In der Praxis setzt man dabei auf DNS-Sperren. Sie verhindern die Zuordnung eine Domain zu einer IP-Adresse und somit den direkten Zugang zu einer Webseite. Hintergrund des Einsatzes von DNS-Sperren sei die jüngere Rechtsprechung, nach der Rechteinhaber von Internetzugangsanbietern unter bestimmten Voraussetzungen verlangen können, den Zugang zu Internetseiten zu unterbinden, auf denen urheberrechtlich geschützte Werke rechtswidrig öffentlich zugänglich gemacht werden. Voraussetzung für diesen Anspruch ist unter anderem, dass für den Rechteinhaber keine andere Möglichkeit besteht, der Verletzung seines Rechts abzuhelfen. Beispiele seien etwa thepiratebay.org, kinox.to oder goldesel.to. Das Angebot solcher Plattformen sei gezielt auf die Verletzung von urheberrechtlich geschützten Werken ausgerichtet. Sofern sich legale Inhalte auf der Plattform befinden, würde deren Größenordnung im Gesamtverhältnis von rechtmäßigen zu rechtswidrigen Inhalten nicht ins Gewicht fallen. Das Bundeskartellamt hat CUII bereits abgesegnet. Die geplante Clearingstelle habe eine ganze Reihe von Sicherungsmechanismen gegen überschießenden Beschränkungen vorgesehen und diese auf Anregung des Bundeskartellamts noch verstärkt. Es sei auch eine Einbindung der Bundesnetzagentur vorgesehen, bevor Sperrempfehlungen umgesetzt werden.

Scharfe Kritik an der CUII äußerte allerdings netzpolitik.org, die Online-Plattform für digitale Freiheitsrechte.

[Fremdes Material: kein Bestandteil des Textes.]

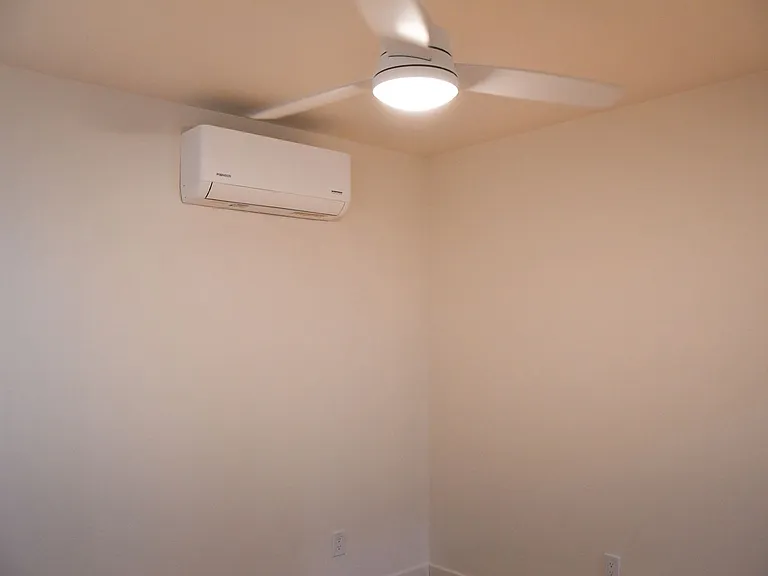 316 N Parker St — Photo 10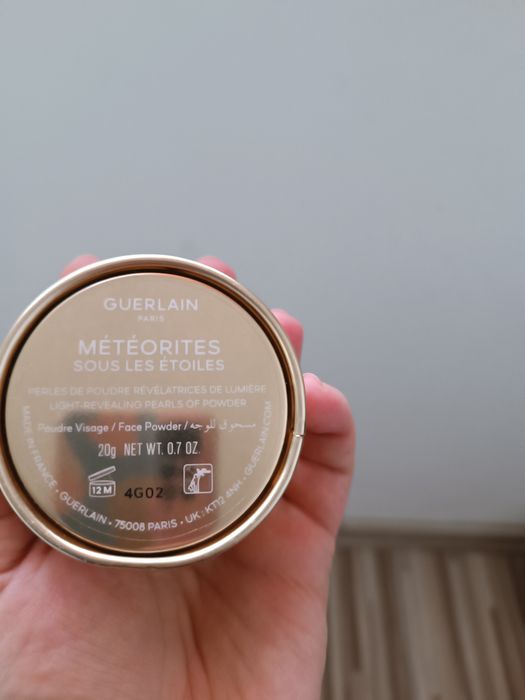 Lancome,Guerlain,Estee Lauder,Dior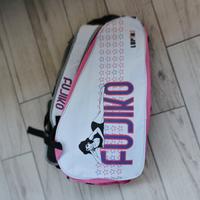 Borsone da padel nuovo mai usato 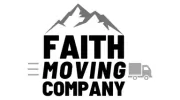 Faith Moving Company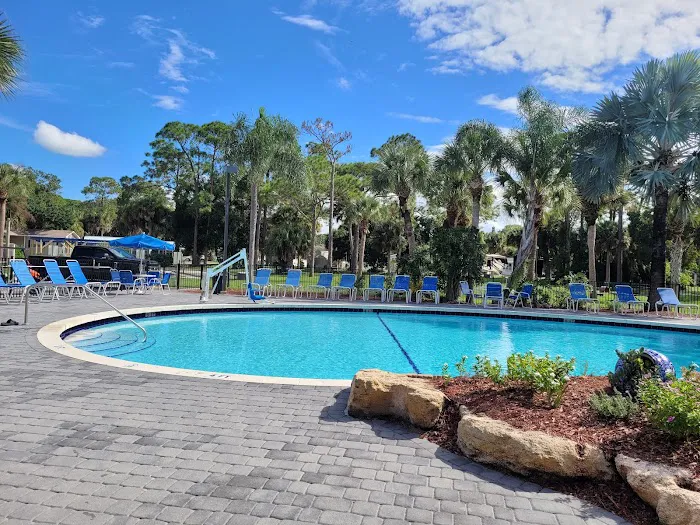 Encore Sunshine Travel Picture 1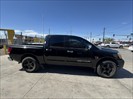 Used car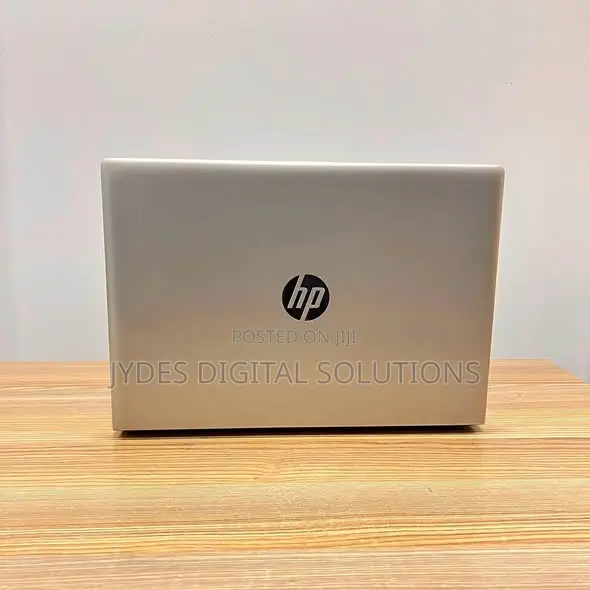 Laptop HP ProBook 640 G5 8GB Intel Core i5 SSD 256GB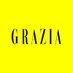 Grazia India (@graziaindia) Twitter profile photo Grazia India (@graziaindia) Twitter profile photo
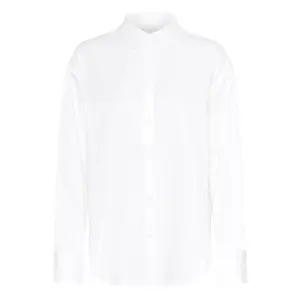Damenbluse KAFFE Ida image-2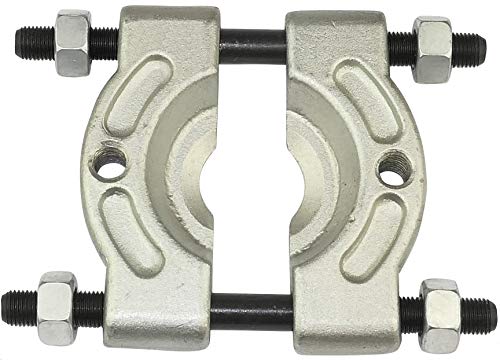 Kit De Roulements Scellés FastEddy - Pour Moulinet Quantum Catalyst PT CT100HPT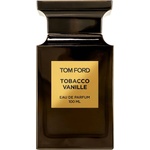 Tom Ford Tobacco Vanillie EDP 100 ml Tester Парфюми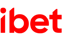 iBet Betting
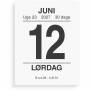 losqxl_sap_743326_1_00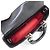 Borsa Christian Dior Lady D-Joy Medium Nero - vista 6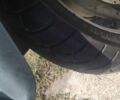 Синий Хонда Другая, объемом двигателя 0.6 л и пробегом 0 тыс. км за 3500 $, фото 5 на Automoto.ua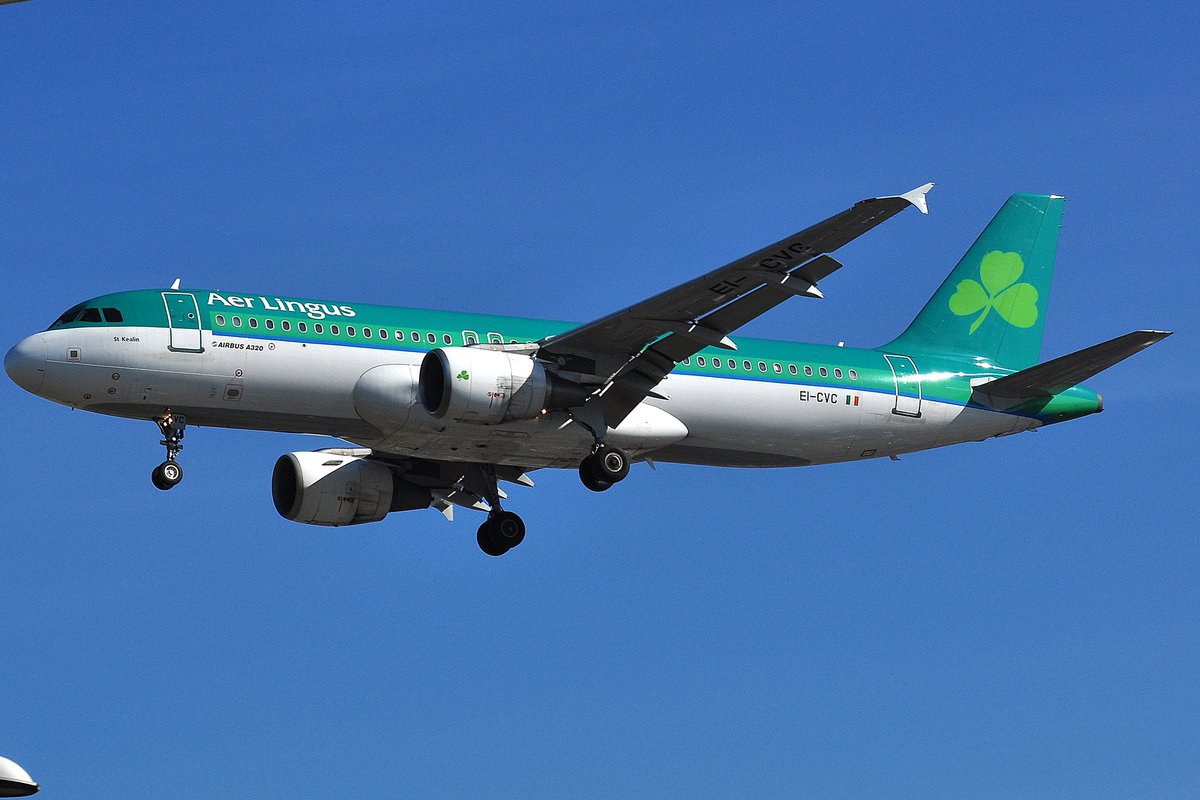 Cork Airport News tweet media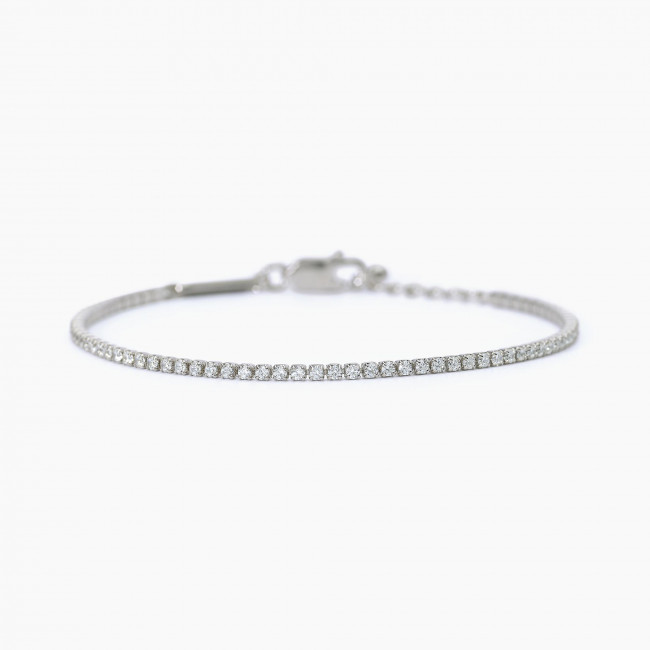 BRACCIALE UOMO MABINA MINI TENNIS 533724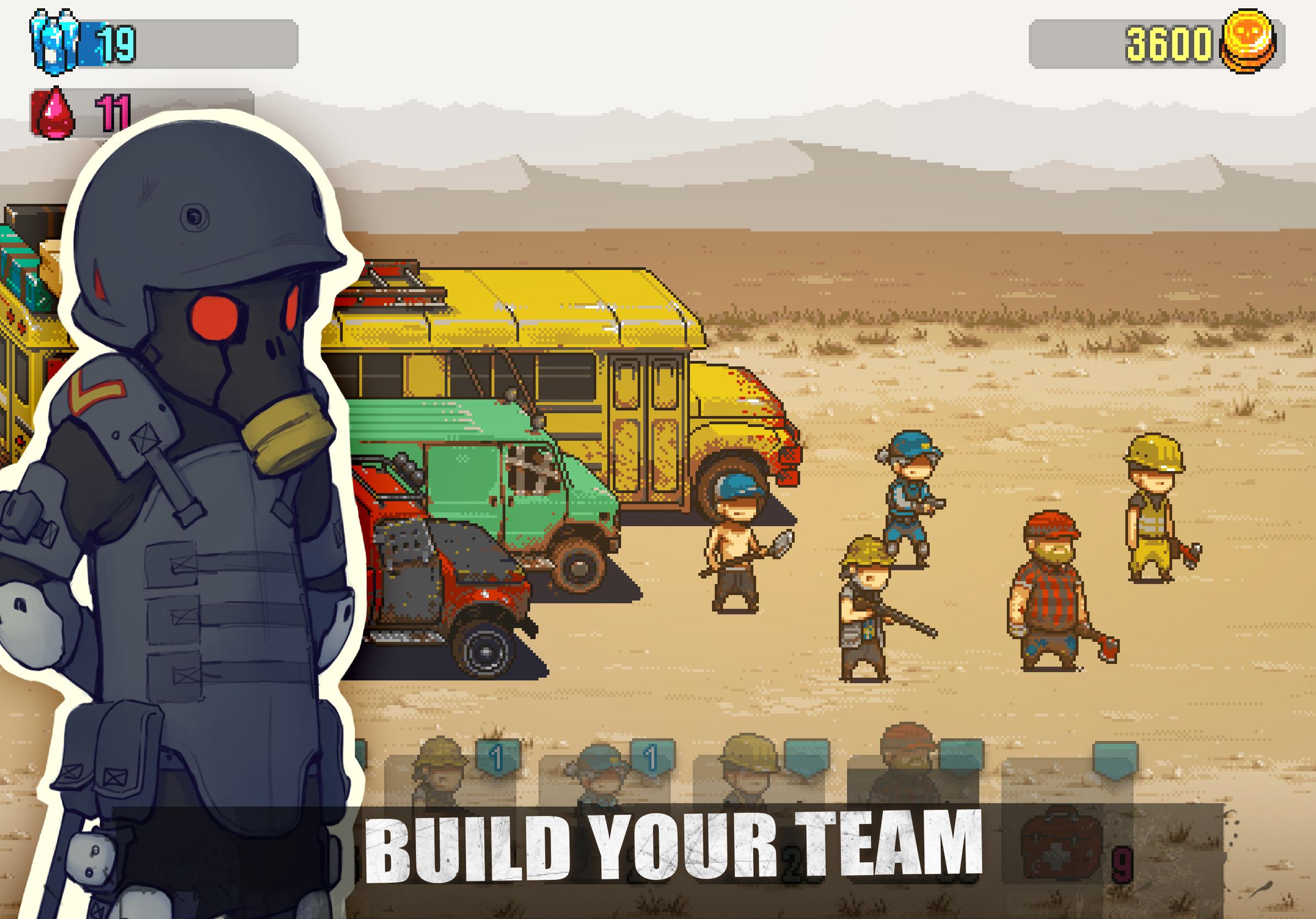 Dead Ahead Zombie Warfare For Android Apk Download Alde Tt Roblox Alde Tt Roblox Dead Ahead Zombie Warfare For Android Apk Download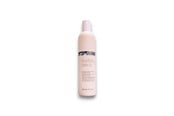 Hårpleje - Milk Shake Purifying Blend Shampoo 300ml - 8032274151333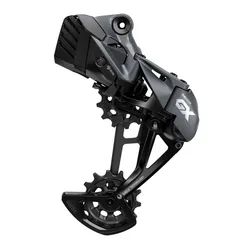 SRAM GX Eagle AXS Arka Şalteri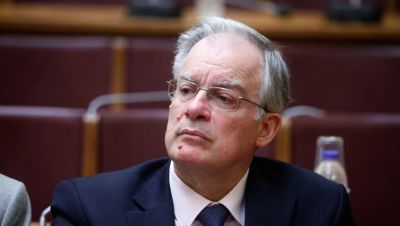 Аннита Деметриу - Никоса Христодулидиса - архиепископ Георгий - Президент Греции начнет официальный визит на Кипр в среду - kiprinform.com - Кипр - Никосия - Греция - Президент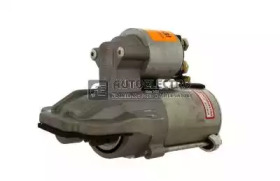 autoelectro aey2255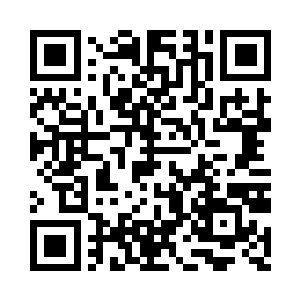 被一个刚受到嫖客殴打的雏妓艾瑞卡看到二维码生成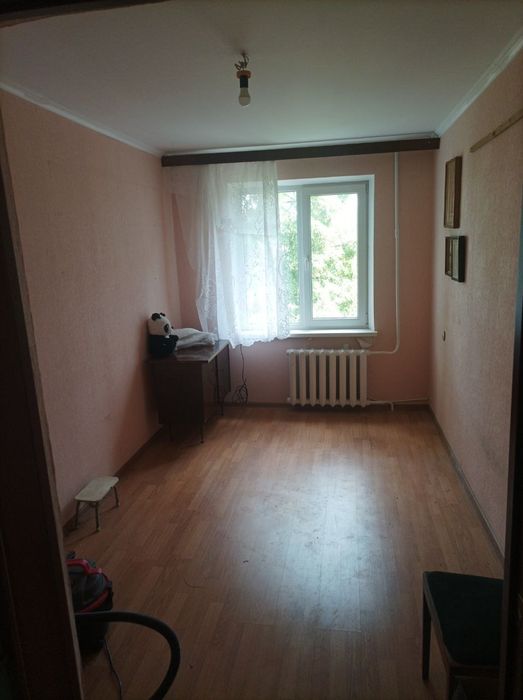 Квартира на Остановка 4 детская больница в Кривому Розі, ID 256589, фото №9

Das Instrument hat gefährliche Nebenwirkungen und wird in autoritären Staaten zum Aufbau einer Zensurinfrastruktur missbraucht,

gab Chefredakteur Markus Beckedahl an. Die Diskussionen um Sinn und Unsinn von Websperren sind ohnehin alt. Angesichts der Erfahrungen mit dem Gesetz zur Erschwerung des Zugangs zu kinderpornographischen Inhalten in Kommunikationsnetzen (Zugangserschwerungsgesetz), das 2010 in Kraft trat, in der Praxis nicht angewandt wurde und im Dezember 2011 schließlich wieder außer Kraft getreten ist, ist jedoch darauf zu verweisen, dass Sperren allein das Problem selten lösen. In aller Regel sind sie durch technische Änderungen zu umgehen; so dauert es nach Bekanntwerden einer Sperre oft nicht lange, bis in einschlägigen Videos in einer Art Schritt-für-Schritt-Anleitung aufgezeigt wird, wie man das gewünschte Angebot doch erreichen kann. Auch die Bundesregierung liess sich damals überzeugen, dass der Grundsatz „Löschen statt sperren“ zu effektiveren Ergebnissen führt, da die beanstandeten Inhalte dann gänzlich aus dem Netz genommen sind. Das Bundeskriminalamt bestätigte dann 2011, dass auch ohne Sperrgesetz innerhalb von vier Wochen 99 Prozent von Webseiten mit kinderpornographischem Inhalt gelöscht waren.